Ohio Real Estate
Selling? YOU pick the commission!

NY Times Real Estate Article


March 5, 2006, Freakonomics

Endangered Species

By STEPHEN J. DUBNER and STEVEN D. LEVITT

The Boston-Minneapolis Hypothesis

It is hard to think of an occupation that garners less goodwill these days than the real-estate agent. More often than not, agents are portrayed as hustlers or sharks, unimaginative opportunists who, for not all that much effort, pocket a significant chunk of the sale price of your home. A great many of these agents and brokers, more than 1.2 million, belong to the National Association of Realtors, which the Department of Justice accused in a recent lawsuit of behaving like a cross between a cartel and a mafia, hoarding access to home-sale databases and harassing competitors who dared to offer discounted commissions.

Even if you believe all these terrible things about real-estate agents, however, you should try to find in your heart a bit of sympathy for them. There are two reasons for this.

To examine the first reason, ask this question: Who has prospered during the recent real-estate boom? Home sellers, to be sure, along with developers, mortgage brokers — and also, you would assume, your average real-estate agent. These agents have rung up millions of sales while home prices have been doubling and even tripling. Since an agent's commission is usually based on a fixed percentage of the sale price — typically 5 or 6 percent, of which about half goes to the listing agent and half to the buyer's agent — agents' fees have climbed along with home prices, even though they probably don't have to work any harder to sell an $800,000 house than they do a $200,000 house.

A listing agent really only performs four main functions: setting the price of your home, finding potential buyers, prepping and showing them the house and handlingthe negotiations and contracts. Just for fun, let's put a value on each of these functions. Setting a home's asking price requires a few hours of work at most, studying the house and the data on comparable sales. Showing the typical home might take 20 or 30 hours, with negotiations and contracts taking maybe four hours. Attracting potential buyers is of course the trickiest task — which is why, as the Justice Department alleges, Realtors have tried to block access to the for-sale databases. But it's now easy to find independent or discount agents who will list your house on the Multiple Listing Service for a fee of about $750.

So in sum, we are talking about perhaps 40 hours of work. Let's be generous and say that's worth $100 an hour. Add another $750 to list the home. That's a total of $4,750, which makes the 6 percent commission that you would pay on the sale of a $500,000 house — $15,000 each to your agent and the buyer's agent — look pretty steep. It would seem obvious that being an agent during a real-estate boom is a great way to earn a good living.

As it turns out, however, most agents don't make very much money during a boom, because of one simple fact: the boom attracts way too many of them. Over the past 10 years, membership in the N.A.R. has risen by more than 75 percent. And why not? Compared with most professions, becoming a real-estate agent is quick, cheap and relatively painless. In economics, this phenomenon is known as free entry.

──────────────────────────────

- _Tasks to complete_
(a) For each statement, say whether it agrees with the real-estate agents article. Answer yes or no, and quote the deciding words. (i) N.A.R. membership rose by more than 75 percent over the past 10 years. (ii) Independent or discount agents charge about $1,500 to list a house on the Multiple Listing Service. (iii) Showing the typical home might take 20 or 30 hours.
(b) According to the real-estate agents article, how many agents and brokers belong to the National Association of Realtors?
(c) Echo the real-estate agents article word for word, between "Endangered Species" and "offer discounted commissions.", inclusive.

- _Raw data_

──────────────────────────────

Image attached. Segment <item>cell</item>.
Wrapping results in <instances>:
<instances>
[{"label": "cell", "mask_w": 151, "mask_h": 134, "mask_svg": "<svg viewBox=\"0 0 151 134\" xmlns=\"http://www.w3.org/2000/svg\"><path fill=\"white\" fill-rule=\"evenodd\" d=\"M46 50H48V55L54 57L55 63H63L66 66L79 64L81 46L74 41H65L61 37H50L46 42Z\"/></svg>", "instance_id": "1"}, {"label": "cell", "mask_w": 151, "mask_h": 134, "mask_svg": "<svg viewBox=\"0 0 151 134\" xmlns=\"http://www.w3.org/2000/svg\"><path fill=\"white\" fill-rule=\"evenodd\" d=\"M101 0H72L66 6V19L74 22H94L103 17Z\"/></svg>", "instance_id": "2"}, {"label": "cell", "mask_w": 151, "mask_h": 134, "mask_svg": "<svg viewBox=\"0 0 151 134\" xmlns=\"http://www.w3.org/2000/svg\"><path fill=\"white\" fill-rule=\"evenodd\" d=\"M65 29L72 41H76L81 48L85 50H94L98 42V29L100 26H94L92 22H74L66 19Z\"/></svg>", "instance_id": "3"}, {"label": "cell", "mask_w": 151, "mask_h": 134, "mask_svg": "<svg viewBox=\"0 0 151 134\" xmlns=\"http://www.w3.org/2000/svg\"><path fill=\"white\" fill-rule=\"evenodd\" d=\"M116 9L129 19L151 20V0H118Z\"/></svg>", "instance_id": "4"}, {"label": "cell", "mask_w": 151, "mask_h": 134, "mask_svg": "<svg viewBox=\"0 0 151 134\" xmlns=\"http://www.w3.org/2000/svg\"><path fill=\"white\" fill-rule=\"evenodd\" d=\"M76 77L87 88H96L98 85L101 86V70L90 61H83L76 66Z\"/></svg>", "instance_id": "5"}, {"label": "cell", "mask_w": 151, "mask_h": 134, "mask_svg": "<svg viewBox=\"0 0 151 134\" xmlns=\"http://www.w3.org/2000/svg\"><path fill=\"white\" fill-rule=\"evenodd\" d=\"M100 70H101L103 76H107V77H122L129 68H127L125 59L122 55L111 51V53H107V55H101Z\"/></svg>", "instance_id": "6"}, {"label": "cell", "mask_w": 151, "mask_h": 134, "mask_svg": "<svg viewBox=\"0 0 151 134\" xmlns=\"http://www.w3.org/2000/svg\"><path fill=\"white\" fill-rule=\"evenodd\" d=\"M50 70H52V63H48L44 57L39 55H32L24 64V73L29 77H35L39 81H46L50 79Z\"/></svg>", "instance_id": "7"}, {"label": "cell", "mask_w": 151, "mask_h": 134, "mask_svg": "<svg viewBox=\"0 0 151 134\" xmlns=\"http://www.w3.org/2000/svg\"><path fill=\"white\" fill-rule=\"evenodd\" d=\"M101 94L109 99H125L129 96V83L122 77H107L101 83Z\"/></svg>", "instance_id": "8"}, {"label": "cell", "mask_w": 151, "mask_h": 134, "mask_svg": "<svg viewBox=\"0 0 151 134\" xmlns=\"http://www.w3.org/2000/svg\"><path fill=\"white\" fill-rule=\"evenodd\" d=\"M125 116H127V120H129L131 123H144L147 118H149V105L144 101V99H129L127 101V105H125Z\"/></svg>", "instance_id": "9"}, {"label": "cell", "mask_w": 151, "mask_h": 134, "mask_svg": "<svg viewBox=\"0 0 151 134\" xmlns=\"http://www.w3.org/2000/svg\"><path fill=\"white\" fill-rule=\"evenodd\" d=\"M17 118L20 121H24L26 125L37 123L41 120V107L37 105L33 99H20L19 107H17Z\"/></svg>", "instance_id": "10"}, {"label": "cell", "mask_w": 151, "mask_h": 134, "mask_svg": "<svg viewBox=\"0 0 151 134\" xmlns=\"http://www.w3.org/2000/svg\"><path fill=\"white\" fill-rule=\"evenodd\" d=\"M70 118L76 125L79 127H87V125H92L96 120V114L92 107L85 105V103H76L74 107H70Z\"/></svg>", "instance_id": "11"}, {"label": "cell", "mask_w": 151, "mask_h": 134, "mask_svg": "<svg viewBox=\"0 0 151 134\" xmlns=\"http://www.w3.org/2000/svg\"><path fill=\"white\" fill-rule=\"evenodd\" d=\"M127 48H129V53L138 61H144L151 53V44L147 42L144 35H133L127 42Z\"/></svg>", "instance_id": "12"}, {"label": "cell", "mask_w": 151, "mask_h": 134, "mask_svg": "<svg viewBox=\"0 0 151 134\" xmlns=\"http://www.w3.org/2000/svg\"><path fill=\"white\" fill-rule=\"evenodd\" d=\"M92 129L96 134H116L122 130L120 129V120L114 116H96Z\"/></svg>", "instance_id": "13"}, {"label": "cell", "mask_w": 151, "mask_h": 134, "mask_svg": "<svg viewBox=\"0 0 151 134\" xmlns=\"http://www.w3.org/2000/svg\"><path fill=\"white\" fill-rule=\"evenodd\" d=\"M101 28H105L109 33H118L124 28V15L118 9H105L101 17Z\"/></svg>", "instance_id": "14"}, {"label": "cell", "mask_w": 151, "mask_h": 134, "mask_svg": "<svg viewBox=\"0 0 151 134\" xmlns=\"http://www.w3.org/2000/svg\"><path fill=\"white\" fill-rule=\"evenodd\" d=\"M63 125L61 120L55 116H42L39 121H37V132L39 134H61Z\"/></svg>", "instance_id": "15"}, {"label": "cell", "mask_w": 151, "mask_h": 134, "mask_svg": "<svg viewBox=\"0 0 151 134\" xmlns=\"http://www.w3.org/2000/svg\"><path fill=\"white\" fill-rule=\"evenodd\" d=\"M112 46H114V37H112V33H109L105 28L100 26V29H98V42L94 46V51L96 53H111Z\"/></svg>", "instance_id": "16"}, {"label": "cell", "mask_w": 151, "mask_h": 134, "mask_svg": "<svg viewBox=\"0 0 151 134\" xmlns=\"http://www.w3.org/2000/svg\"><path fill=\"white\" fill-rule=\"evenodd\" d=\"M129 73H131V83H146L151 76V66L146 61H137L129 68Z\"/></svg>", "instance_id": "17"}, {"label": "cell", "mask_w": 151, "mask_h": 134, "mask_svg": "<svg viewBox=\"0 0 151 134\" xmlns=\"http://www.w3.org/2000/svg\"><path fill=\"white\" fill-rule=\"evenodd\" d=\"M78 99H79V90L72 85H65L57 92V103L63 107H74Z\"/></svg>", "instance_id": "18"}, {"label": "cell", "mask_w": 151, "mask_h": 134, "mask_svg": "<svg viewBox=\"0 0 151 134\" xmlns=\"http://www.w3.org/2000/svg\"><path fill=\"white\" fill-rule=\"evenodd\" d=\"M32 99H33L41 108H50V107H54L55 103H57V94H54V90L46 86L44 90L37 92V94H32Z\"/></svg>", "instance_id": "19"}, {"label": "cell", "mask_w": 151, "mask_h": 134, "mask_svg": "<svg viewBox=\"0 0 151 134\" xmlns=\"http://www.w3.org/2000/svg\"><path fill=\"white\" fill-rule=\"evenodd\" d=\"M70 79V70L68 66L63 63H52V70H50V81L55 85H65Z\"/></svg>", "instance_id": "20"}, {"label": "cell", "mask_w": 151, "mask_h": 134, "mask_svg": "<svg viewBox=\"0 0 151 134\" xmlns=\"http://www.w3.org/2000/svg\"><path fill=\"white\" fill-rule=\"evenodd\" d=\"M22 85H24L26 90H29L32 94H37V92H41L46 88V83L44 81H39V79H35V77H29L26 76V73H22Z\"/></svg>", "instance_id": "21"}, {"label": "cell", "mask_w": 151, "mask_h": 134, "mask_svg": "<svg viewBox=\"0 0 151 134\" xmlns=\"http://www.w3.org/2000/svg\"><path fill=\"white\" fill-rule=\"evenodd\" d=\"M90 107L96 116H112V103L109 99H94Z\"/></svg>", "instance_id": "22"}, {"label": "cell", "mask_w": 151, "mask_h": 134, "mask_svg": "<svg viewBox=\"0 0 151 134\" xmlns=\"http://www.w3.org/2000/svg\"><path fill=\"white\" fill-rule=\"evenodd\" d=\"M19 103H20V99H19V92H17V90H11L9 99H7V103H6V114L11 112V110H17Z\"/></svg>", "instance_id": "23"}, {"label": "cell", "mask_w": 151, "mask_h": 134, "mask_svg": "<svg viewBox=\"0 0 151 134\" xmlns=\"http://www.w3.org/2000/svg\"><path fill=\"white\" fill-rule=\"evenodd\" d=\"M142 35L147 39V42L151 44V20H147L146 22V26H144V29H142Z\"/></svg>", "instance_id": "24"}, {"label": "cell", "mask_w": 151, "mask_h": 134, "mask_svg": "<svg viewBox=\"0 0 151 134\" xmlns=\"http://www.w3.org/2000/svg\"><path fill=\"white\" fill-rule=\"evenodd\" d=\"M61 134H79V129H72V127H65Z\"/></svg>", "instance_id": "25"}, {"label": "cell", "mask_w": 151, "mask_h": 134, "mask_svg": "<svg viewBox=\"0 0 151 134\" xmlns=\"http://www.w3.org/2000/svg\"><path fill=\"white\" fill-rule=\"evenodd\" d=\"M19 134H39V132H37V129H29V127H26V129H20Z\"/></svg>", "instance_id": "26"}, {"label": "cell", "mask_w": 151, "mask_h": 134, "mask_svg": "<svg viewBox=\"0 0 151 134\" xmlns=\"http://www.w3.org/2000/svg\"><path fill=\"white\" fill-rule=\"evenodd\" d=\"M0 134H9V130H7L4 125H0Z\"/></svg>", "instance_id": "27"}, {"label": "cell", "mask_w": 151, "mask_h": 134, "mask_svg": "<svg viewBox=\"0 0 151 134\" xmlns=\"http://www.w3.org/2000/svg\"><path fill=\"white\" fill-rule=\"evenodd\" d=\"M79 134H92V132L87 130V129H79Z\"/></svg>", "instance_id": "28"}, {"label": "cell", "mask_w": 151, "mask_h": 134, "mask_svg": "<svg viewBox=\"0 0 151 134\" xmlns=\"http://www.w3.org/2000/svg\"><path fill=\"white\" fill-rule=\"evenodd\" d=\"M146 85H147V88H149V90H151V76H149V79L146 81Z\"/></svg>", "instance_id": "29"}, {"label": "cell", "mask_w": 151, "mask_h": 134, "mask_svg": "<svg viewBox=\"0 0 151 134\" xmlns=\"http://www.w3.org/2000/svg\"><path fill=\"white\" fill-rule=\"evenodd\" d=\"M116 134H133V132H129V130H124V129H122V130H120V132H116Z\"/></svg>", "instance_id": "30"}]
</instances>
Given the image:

──────────────────────────────

- _Answer list_
(a)
(i) Yes: "Over the past 10 years, membership in the N.A.R. has risen by more than 75 percent."
(ii) No: "list your house on the Multiple Listing Service for a fee of about $750."
(iii) Yes: "Showing the typical home might take 20 or 30 hours"

(b) More than 1.2 million.

(c)
Endangered Species

By STEPHEN J. DUBNER and STEVEN D. LEVITT

The Boston-Minneapolis Hypothesis

It is hard to think of an occupation that garners less goodwill these days than the real-estate agent. More often than not, agents are portrayed as hustlers or sharks, unimaginative opportunists who, for not all that much effort, pocket a significant chunk of the sale price of your home. A great many of these agents and brokers, more than 1.2 million, belong to the National Association of Realtors, which the Department of Justice accused in a recent lawsuit of behaving like a cross between a cartel and a mafia, hoarding access to home-sale databases and harassing competitors who dared to offer discounted commissions.